Under current workplace law, employers may require employees to provide evidence of “absence of only one day or less.”

“An employee who fails to provide proof to their employer when requested may not be entitled to sick leave or carer’s leave pay,” the Fair Work Ombudsman states on its website.

If the employee does not provide proof upon request, he may not be entitled to sick leave.

In the UK, employees are not required to provide documentation from a health professional if they have taken seven days or less of absence from work under their ‘self-certification’ system.

When the employee returns to work, the employer can ask him for confirmation that he was on sick leave, which he can provide by e-mail or via a form.

Mollenkopf said the system would help save GPs valuable time if implemented in Australia.

“People who want to admit their 18-month-old child who has an ear infection now have to go to the emergency department or find an urgent care center or go through all these other steps because there’s a staff member sitting there to get a piece of paper to make their employer happy.”

“Can my boss make sure I get a doctor’s note every time I’m on sick leave?”

Alison and Jillian Barrett are principals at Maurice Blackburn Lawyers. They recently responded to a news.com.au reader who asked if it was legal for the workplace to require you to get a sick note every time you get sick.

Lawyers said the Fair Work Act governs your rights and conditions of employment, including your sick leave policy. There is national legislation (National Employment Standards or NES) that applies to all employees covered by the national employment relations system. According to the NES, full-time employees receive 10 days each year (proportionately for part-time employees).

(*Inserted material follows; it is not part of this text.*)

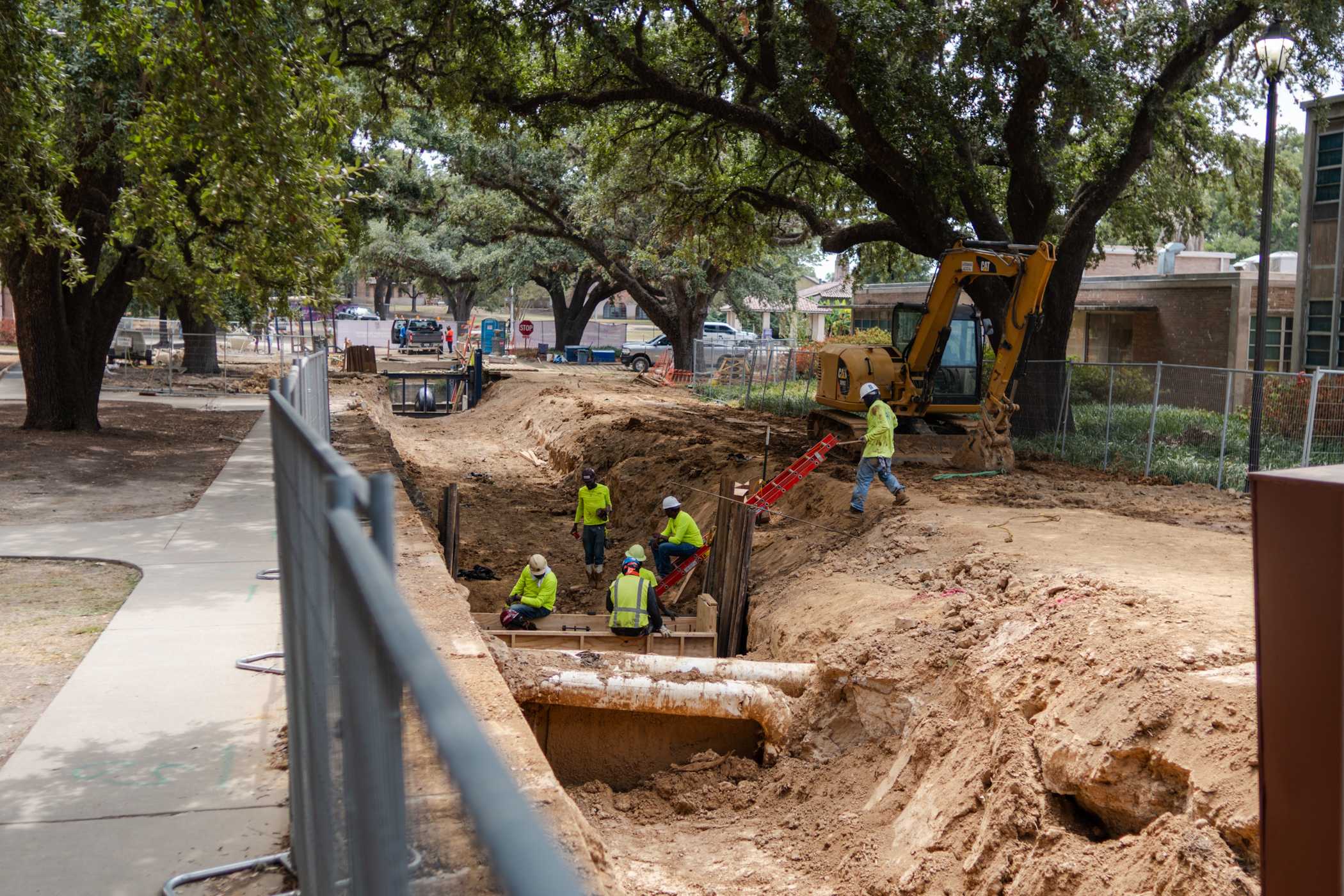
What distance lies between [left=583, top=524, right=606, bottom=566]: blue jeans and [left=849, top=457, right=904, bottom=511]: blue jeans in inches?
141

If you are covered by a modern award or registered contract, this may outline when you need to provide evidence relating to sick leave and what type of evidence is required.

Alternatively, your employment contract or employer policy will provide some guidance, so refer to these documents.

Employers can generally ask their employees to provide evidence that the leave was taken because: you were unable to work due to injury or illness or you had to provide care or support to an immediate family or household member (due to their illness, injury or unexpected emergencies affecting them).

The employer can request proof of any period of absence from work, even if it is only one day.

If you do not provide this evidence when requested, you may not be entitled to sick or carer’s leave pay.

Nevertheless, the type of evidence required must be reasonable in the circumstances.

So, for example, if you work in a healthcare setting and your employer says you can’t work if you have a sore throat – even though you’re not otherwise ‘sick’ – it may be unreasonable for them to expect you to attend a GP for a medical certificate.

Another piece of evidence that may be acceptable is a legal declaration, especially if you are unable to see a doctor.

Pharmacy pharmacists can also issue a Certificate of Absence from Work, if this is within their competence and expertise, for example minor illnesses. However, they are not obliged to provide a certificate and can refer you to a doctor for this purpose. Often pharmacists will limit the receipt to one working day.

If you feel that you are being treated unfairly, or that your boss is treating you unfavorably in more ways than requiring a medical certificate for absence from work, then this may constitute bullying. You can contact your trade union (if you are a member), the Fair Work Ombudsman or a lawyer for further information and advice.

This legal information in this article is general in nature and should not be considered or relied upon as specific legal advice. Persons requiring specific legal advice should consult an attorney.